What you will do:
Format every line of the records below as a JSON list of strings, one string per line, leaving out blank lines and the pictures.
## START Exercise inputs
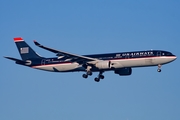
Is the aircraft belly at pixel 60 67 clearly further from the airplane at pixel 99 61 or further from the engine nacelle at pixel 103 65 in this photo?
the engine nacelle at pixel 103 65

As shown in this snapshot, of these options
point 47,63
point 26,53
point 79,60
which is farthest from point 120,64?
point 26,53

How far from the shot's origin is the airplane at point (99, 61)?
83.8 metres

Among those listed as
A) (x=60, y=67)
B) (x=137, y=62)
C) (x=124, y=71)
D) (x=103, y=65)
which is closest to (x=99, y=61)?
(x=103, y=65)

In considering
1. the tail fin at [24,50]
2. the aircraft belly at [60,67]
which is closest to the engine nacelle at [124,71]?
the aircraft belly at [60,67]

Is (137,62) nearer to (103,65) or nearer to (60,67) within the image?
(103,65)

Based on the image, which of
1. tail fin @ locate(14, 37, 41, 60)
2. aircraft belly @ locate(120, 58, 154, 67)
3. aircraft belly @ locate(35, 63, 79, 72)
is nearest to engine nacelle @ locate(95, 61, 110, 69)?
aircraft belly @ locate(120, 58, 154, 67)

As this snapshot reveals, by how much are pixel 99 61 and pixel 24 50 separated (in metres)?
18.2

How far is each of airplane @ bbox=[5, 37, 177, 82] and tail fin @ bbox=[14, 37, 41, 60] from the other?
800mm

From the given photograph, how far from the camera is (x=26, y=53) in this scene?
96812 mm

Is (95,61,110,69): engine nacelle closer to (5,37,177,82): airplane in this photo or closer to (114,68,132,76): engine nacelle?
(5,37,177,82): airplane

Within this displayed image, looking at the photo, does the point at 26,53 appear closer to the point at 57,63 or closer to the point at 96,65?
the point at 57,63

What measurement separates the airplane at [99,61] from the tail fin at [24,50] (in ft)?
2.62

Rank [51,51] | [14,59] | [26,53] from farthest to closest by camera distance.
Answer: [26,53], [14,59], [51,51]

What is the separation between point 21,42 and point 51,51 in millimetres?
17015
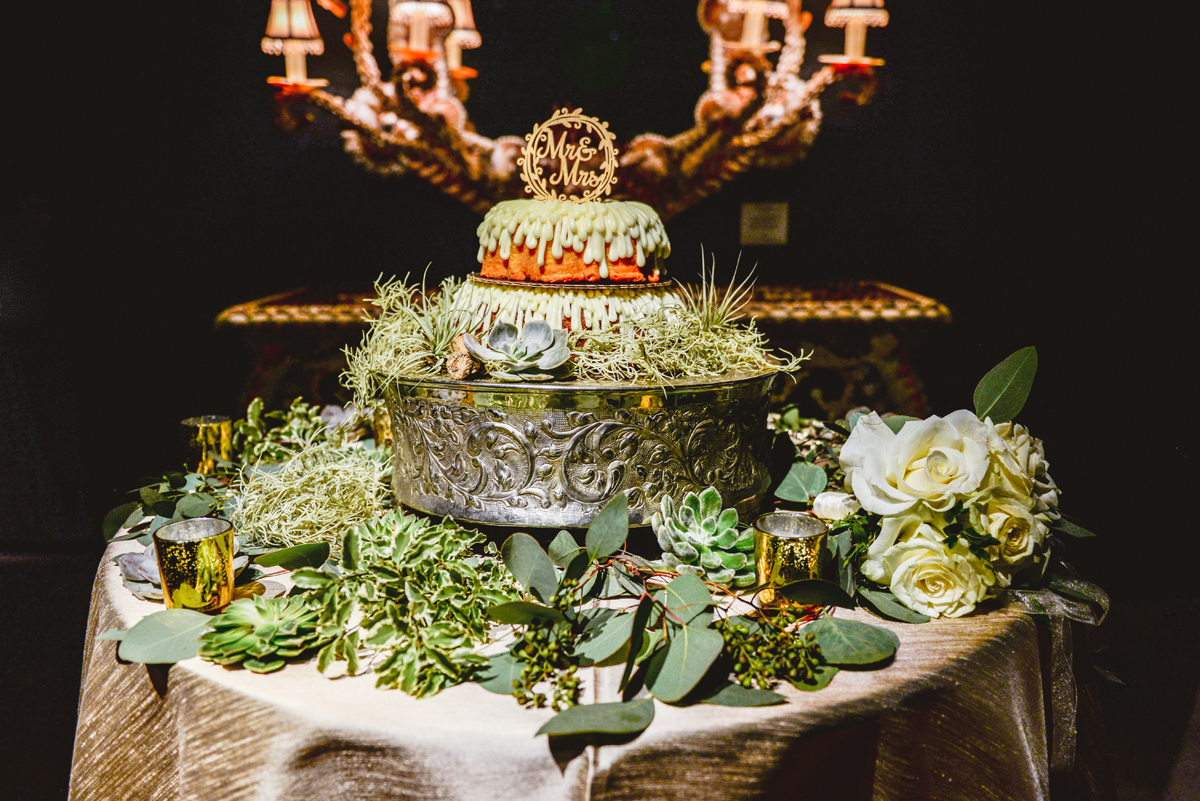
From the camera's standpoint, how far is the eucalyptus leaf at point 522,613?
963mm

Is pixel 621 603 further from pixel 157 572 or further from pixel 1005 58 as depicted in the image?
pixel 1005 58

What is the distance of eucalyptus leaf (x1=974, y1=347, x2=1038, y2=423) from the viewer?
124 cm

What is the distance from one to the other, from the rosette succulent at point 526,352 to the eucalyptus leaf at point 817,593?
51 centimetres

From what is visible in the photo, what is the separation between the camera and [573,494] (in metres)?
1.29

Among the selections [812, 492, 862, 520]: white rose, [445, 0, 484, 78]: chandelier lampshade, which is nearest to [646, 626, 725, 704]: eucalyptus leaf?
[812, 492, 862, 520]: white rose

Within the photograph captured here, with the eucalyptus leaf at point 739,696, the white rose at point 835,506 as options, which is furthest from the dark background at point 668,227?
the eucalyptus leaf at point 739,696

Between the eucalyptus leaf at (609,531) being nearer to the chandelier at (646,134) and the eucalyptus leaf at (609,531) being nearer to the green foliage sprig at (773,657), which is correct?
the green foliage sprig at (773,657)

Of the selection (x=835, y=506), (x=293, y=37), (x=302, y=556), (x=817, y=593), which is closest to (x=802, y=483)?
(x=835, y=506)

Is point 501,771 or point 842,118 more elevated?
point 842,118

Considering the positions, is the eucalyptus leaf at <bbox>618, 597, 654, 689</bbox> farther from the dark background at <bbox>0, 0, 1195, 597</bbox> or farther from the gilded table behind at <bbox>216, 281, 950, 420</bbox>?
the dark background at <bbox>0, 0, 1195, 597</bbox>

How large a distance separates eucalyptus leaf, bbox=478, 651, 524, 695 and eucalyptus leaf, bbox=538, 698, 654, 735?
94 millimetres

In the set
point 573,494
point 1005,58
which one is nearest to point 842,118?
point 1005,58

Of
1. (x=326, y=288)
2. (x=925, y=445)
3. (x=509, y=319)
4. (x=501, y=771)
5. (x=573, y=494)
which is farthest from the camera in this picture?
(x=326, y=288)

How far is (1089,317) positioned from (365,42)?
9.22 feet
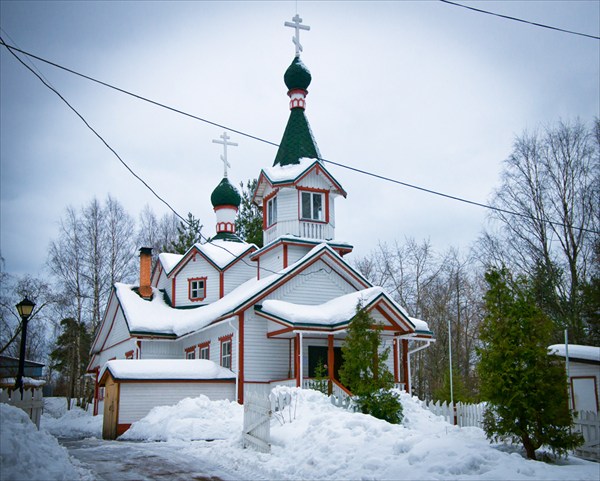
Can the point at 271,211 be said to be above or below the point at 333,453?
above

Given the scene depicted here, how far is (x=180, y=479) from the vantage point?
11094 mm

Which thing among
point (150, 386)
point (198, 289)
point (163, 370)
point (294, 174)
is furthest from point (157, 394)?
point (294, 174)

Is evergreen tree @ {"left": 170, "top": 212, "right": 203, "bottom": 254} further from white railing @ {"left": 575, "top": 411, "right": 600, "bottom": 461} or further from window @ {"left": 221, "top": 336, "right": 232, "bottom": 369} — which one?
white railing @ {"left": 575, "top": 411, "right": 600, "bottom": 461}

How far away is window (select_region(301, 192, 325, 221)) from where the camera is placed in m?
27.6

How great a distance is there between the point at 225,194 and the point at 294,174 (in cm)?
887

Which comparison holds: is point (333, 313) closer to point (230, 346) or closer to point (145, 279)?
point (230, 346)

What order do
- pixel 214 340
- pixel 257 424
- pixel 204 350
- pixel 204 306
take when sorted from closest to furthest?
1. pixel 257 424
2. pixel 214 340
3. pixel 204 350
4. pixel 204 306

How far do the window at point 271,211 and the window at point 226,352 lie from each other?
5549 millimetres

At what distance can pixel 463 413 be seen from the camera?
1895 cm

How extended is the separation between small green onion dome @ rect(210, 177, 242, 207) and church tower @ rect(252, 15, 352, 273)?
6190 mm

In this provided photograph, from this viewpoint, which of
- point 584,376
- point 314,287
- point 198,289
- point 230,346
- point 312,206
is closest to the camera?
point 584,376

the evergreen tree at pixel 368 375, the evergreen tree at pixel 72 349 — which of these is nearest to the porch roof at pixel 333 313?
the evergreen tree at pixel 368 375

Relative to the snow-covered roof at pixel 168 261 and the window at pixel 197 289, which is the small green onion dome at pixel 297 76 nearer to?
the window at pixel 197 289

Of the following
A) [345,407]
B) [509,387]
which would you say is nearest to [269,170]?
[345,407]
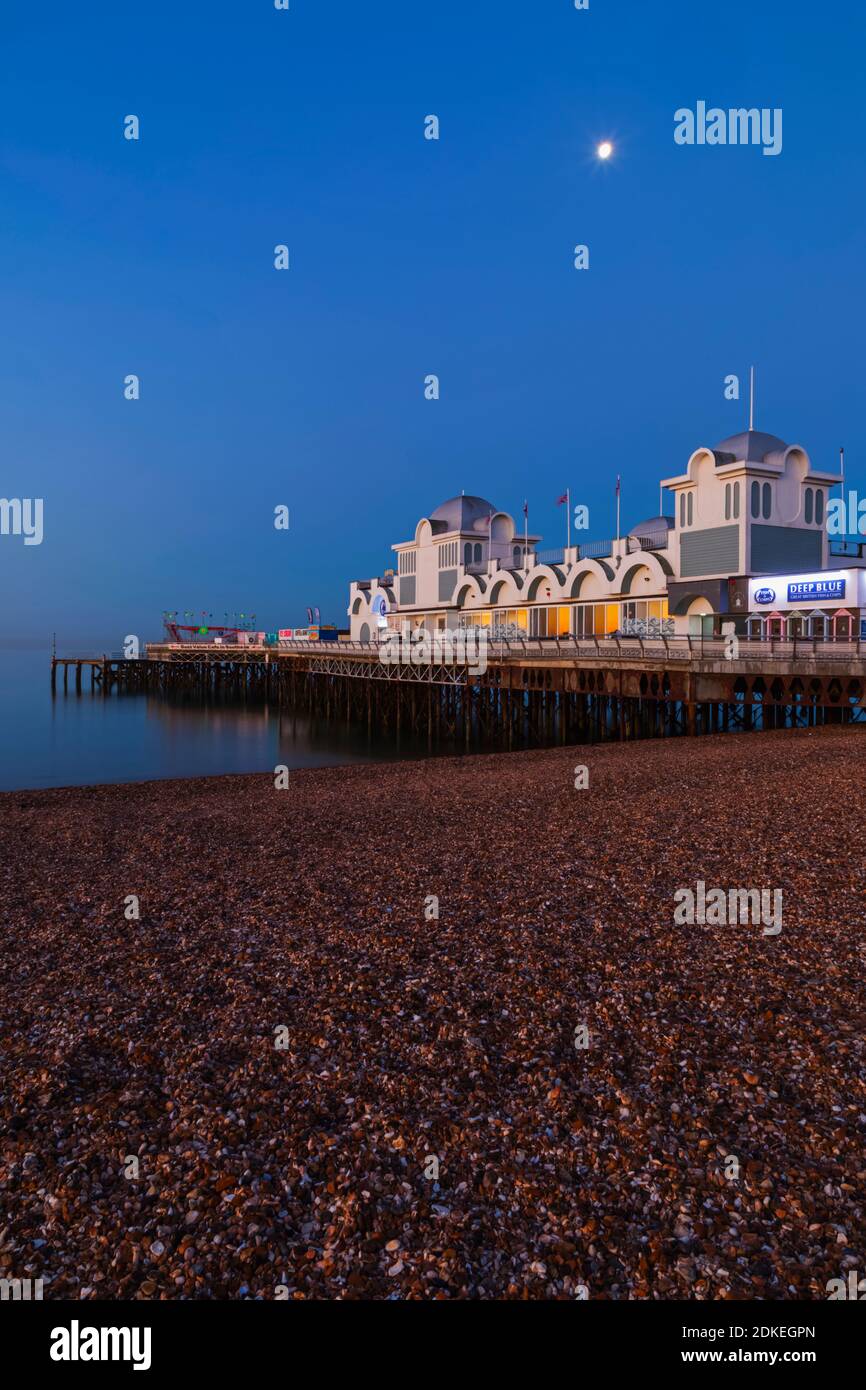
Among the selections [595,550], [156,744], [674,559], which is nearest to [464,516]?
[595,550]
## END Exercise inputs
Task response:
[
  "Is the aircraft belly at pixel 60 67 clearly further from the airplane at pixel 99 61 or further from the engine nacelle at pixel 103 65 in this photo?",
  "the engine nacelle at pixel 103 65",
  "As shown in this snapshot, of these options",
  "point 47,63",
  "point 26,53",
  "point 79,60",
  "which is farthest from point 120,64?",
  "point 26,53",
  "How far from the shot's origin is the airplane at point (99, 61)?",
  "83.8 metres",
  "Among those listed as",
  "A) (x=60, y=67)",
  "B) (x=137, y=62)",
  "C) (x=124, y=71)",
  "D) (x=103, y=65)",
  "which is closest to (x=99, y=61)?",
  "(x=103, y=65)",
  "In considering",
  "1. the tail fin at [24,50]",
  "2. the aircraft belly at [60,67]",
  "which is closest to the engine nacelle at [124,71]?",
  "the aircraft belly at [60,67]",
  "Is (137,62) nearer to (103,65) or nearer to (60,67) within the image?",
  "(103,65)",
  "Based on the image, which of",
  "1. tail fin @ locate(14, 37, 41, 60)",
  "2. aircraft belly @ locate(120, 58, 154, 67)",
  "3. aircraft belly @ locate(35, 63, 79, 72)",
  "is nearest to engine nacelle @ locate(95, 61, 110, 69)?",
  "aircraft belly @ locate(120, 58, 154, 67)",
  "As this snapshot reveals, by how much are pixel 99 61 and pixel 24 50 separated (in metres)?",
  "18.2",
  "How far is each of airplane @ bbox=[5, 37, 177, 82] and tail fin @ bbox=[14, 37, 41, 60] from the other?",
  "800mm",
  "From the given photograph, how far from the camera is (x=26, y=53) in this scene?",
  "96812 mm",
  "Is (95,61,110,69): engine nacelle closer to (5,37,177,82): airplane in this photo or closer to (114,68,132,76): engine nacelle?",
  "(5,37,177,82): airplane",
  "Within this displayed image, looking at the photo, does the point at 26,53 appear closer to the point at 57,63 or closer to the point at 96,65?",
  "the point at 57,63",
  "What measurement separates the airplane at [99,61] from the tail fin at [24,50] (in ft)?",
  "2.62",
  "Rank [51,51] | [14,59] | [26,53] from farthest to closest by camera distance.",
  "Answer: [26,53], [14,59], [51,51]",
  "What is the separation between point 21,42 and point 51,51 in millimetres?",
  "17015",
  "From the camera's standpoint, how far is the eucalyptus leaf at point 522,613?",
  "963mm",
  "Is pixel 621 603 further from pixel 157 572 or further from pixel 1005 58 as depicted in the image?",
  "pixel 1005 58",
  "What is the distance of eucalyptus leaf (x1=974, y1=347, x2=1038, y2=423) from the viewer?",
  "124 cm",
  "What is the distance from one to the other, from the rosette succulent at point 526,352 to the eucalyptus leaf at point 817,593?",
  "51 centimetres",
  "From what is visible in the photo, what is the separation between the camera and [573,494] (in metres)?",
  "1.29",
  "Among the selections [812, 492, 862, 520]: white rose, [445, 0, 484, 78]: chandelier lampshade, which is nearest to [646, 626, 725, 704]: eucalyptus leaf?",
  "[812, 492, 862, 520]: white rose",
  "Within the photograph captured here, with the eucalyptus leaf at point 739,696, the white rose at point 835,506 as options, which is furthest from the dark background at point 668,227?",
  "the eucalyptus leaf at point 739,696",
  "Between the eucalyptus leaf at (609,531) being nearer to the chandelier at (646,134) and the eucalyptus leaf at (609,531) being nearer to the green foliage sprig at (773,657), which is correct?",
  "the green foliage sprig at (773,657)",
  "Of the selection (x=835, y=506), (x=293, y=37), (x=302, y=556), (x=817, y=593), which is closest to (x=802, y=483)?",
  "(x=835, y=506)",
  "Is point 501,771 or point 842,118 more elevated?",
  "point 842,118",
  "Considering the positions, is the eucalyptus leaf at <bbox>618, 597, 654, 689</bbox> farther from the dark background at <bbox>0, 0, 1195, 597</bbox> or farther from the gilded table behind at <bbox>216, 281, 950, 420</bbox>?",
  "the dark background at <bbox>0, 0, 1195, 597</bbox>",
  "How large a distance separates eucalyptus leaf, bbox=478, 651, 524, 695 and eucalyptus leaf, bbox=538, 698, 654, 735?",
  "94 millimetres",
  "In the set",
  "point 573,494",
  "point 1005,58",
  "which one is nearest to point 842,118?",
  "point 1005,58",
  "Of",
  "1. (x=326, y=288)",
  "2. (x=925, y=445)",
  "3. (x=509, y=319)",
  "4. (x=501, y=771)",
  "5. (x=573, y=494)",
  "which is farthest from the camera in this picture?",
  "(x=326, y=288)",
  "How far is (1089,317) positioned from (365,42)?",
  "9.22 feet",
  "Can the point at 271,211 be said to be above or below the point at 333,453?",
  "above",
  "Given the scene depicted here, how far is (x=180, y=479) from the vantage point?",
  "11094 mm",
  "Which thing among",
  "point (150, 386)",
  "point (198, 289)",
  "point (163, 370)",
  "point (294, 174)",
  "is furthest from point (157, 394)?",
  "point (294, 174)",
  "Is evergreen tree @ {\"left\": 170, \"top\": 212, \"right\": 203, \"bottom\": 254} further from white railing @ {\"left\": 575, \"top\": 411, \"right\": 600, \"bottom\": 461} or further from window @ {\"left\": 221, \"top\": 336, \"right\": 232, \"bottom\": 369} — which one?",
  "white railing @ {\"left\": 575, \"top\": 411, \"right\": 600, \"bottom\": 461}",
  "How far away is window (select_region(301, 192, 325, 221)) from where the camera is placed in m?",
  "27.6",
  "How great a distance is there between the point at 225,194 and the point at 294,174 (in cm)?",
  "887",
  "Which comparison holds: is point (333, 313) closer to point (230, 346) or closer to point (145, 279)?",
  "point (230, 346)",
  "What order do",
  "- pixel 214 340",
  "- pixel 257 424",
  "- pixel 204 350",
  "- pixel 204 306",
  "take when sorted from closest to furthest?",
  "1. pixel 257 424",
  "2. pixel 214 340",
  "3. pixel 204 350",
  "4. pixel 204 306",
  "How far do the window at point 271,211 and the window at point 226,352 lie from each other?",
  "5549 millimetres",
  "At what distance can pixel 463 413 be seen from the camera?",
  "1895 cm",
  "How extended is the separation between small green onion dome @ rect(210, 177, 242, 207) and church tower @ rect(252, 15, 352, 273)?",
  "6190 mm",
  "In this provided photograph, from this viewpoint, which of",
  "- point 584,376",
  "- point 314,287",
  "- point 198,289",
  "- point 230,346",
  "- point 312,206",
  "is closest to the camera?",
  "point 584,376",
  "the evergreen tree at pixel 368 375, the evergreen tree at pixel 72 349 — which of these is nearest to the porch roof at pixel 333 313?",
  "the evergreen tree at pixel 368 375",
  "Relative to the snow-covered roof at pixel 168 261 and the window at pixel 197 289, which is the small green onion dome at pixel 297 76 nearer to?",
  "the window at pixel 197 289",
  "Of the following",
  "A) [345,407]",
  "B) [509,387]",
  "which would you say is nearest to [269,170]?",
  "[345,407]",
  "Among the selections [595,550], [156,744], [674,559], which is nearest to [464,516]?",
  "[595,550]"
]